Peki ne yapalım, vaz mı geçelim projelerden? Tabiki hayır. İç sesimize kulak verelim, farkındalığın farkında olunması için amaçlarımızı duyuralım. Daha çok el ele verelim, etkiyi büyütmek için küçük projeler yerine daha çok birleşelim, daha bilinçli, daha “ortak”, daha “örgütlü” çalışmalar yapalım, omuz omuza toplumsal vicdan yaratalım. Sosyal farkındalığa katılarak bir tek insanın hayatına dokunmanız sadece bir hareketinize, bir inanışınıza bağlı. Bir farkındalık projesi söz konusu ise okuyalım, nasıl geliştirebileceğimizi, nasıl katkı sağlayabileceğimizi düşünelim. Örneğin doğumgünü hediyelerinizi fidan bağışı ile yapmanız, evinizde kullanmadığınız bir bilgisayarı kimsesiz çocuklar veya Koruncuk Vakfı gibi vakıflara bağışlamanız, okumadığınız kitapları okullara bağışlayıp sahip olduğunuz imkanları paylaşmanız ufacık dokunuşlardır. Günümüz “farkındalık” trendine “farkında” olarak ayak uyduralım.

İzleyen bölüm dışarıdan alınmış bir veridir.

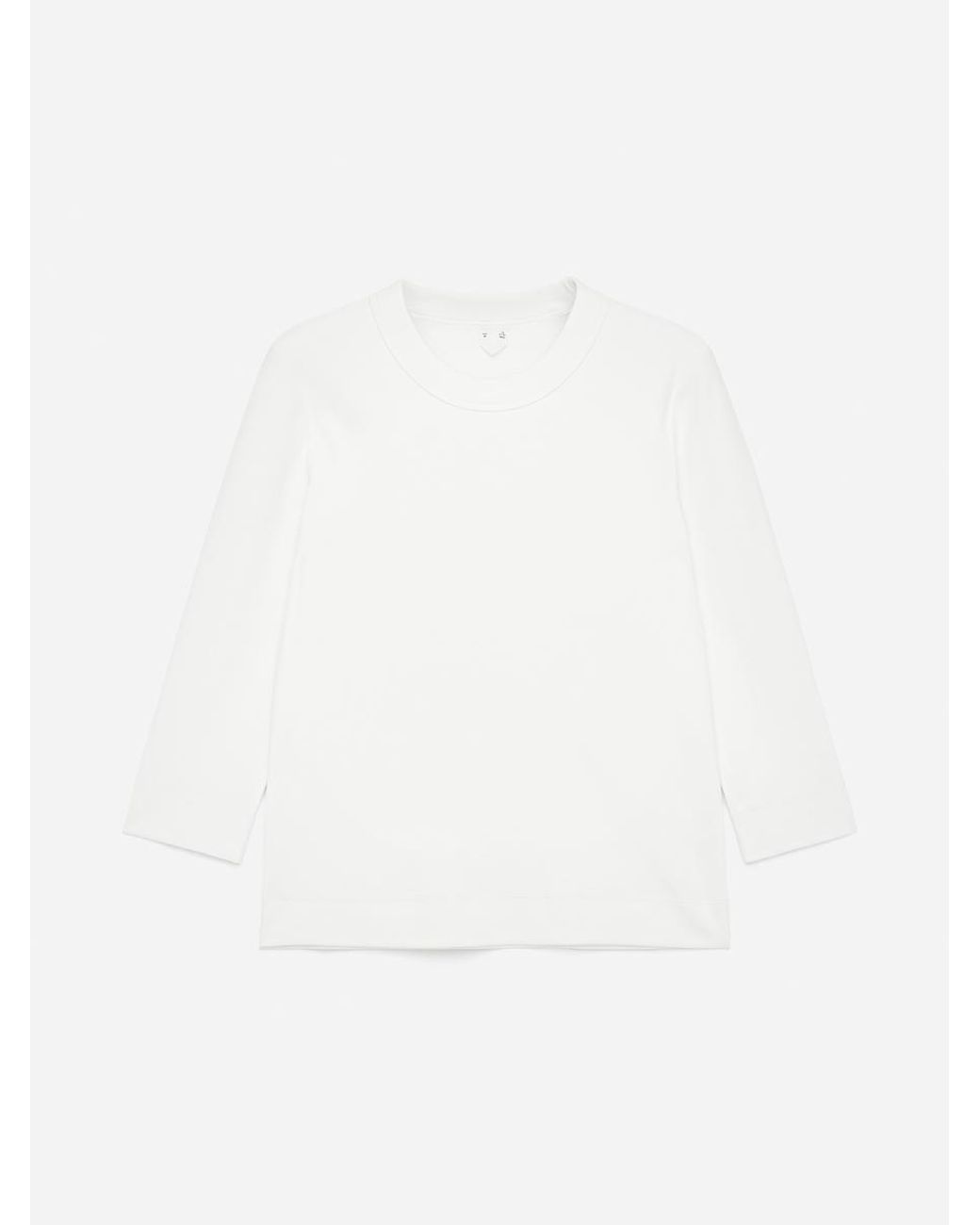 ARKET White Slim Crop-Sleeve Rib T-Shirt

Hepimiz eşit koşullarda doğmuyor olabiliriz. Ama imkanlarımızı paylaşarak koşullarımızı eşitlemek, koşulları iyileştirmek için imkan tanımak elimizde. Bugün çok yemek yemekten ve obeziteden yakınan bir kişi, markette aburcubur almak konusunda ayırdığı kaynağı her seferinde kimsesiz bir çocuğa veya bir evsize ayırsa sağlığına bu farkındalık ile kavuşmaz mı? Kullanmadığımız bir gün giyeriz diye beklettiğimiz elbiselermizi, ayakkabılarımızı, bizimle eşit olanakları olmayan doğu illerindeki akranlarımıza, çocuklarımıza göndersek, kızımıza – oğlumuza bir adet defter alırken bir adet başka bir çocuk için alıp okulumuzdaki öğretmenlerden çocuklarımızın koşullarını eşitleyebilmek için destek istesek olmaz mı? Örneğin batı ile doğunun imkanlarını eşitleyebilmek için her batılı okul, her kolej bir “kardeş okul” seçse, bu okulların öğrencileri birbirlerini arkadaş bilse, imkanlarını paylaşsa sizce de eşitlik için mücadele etmiş olmaz mıyız?
Mücadele iç sesimizle başlar. Farkında olup kafanızı kaldırmanız, çevrenizi izlemeniz, küçücük bebek adımları atmanız, dokunmanız yeterli. Farkındalığın farkına varmanız yeterli. Farkındalığın bir parçası olmanız ve soluduğunuz nefesin bir parçasını vicdanınıza hizmet için kullanmanız yeterli. Dünya biz iyi olduğumuzda daha iyi olacak!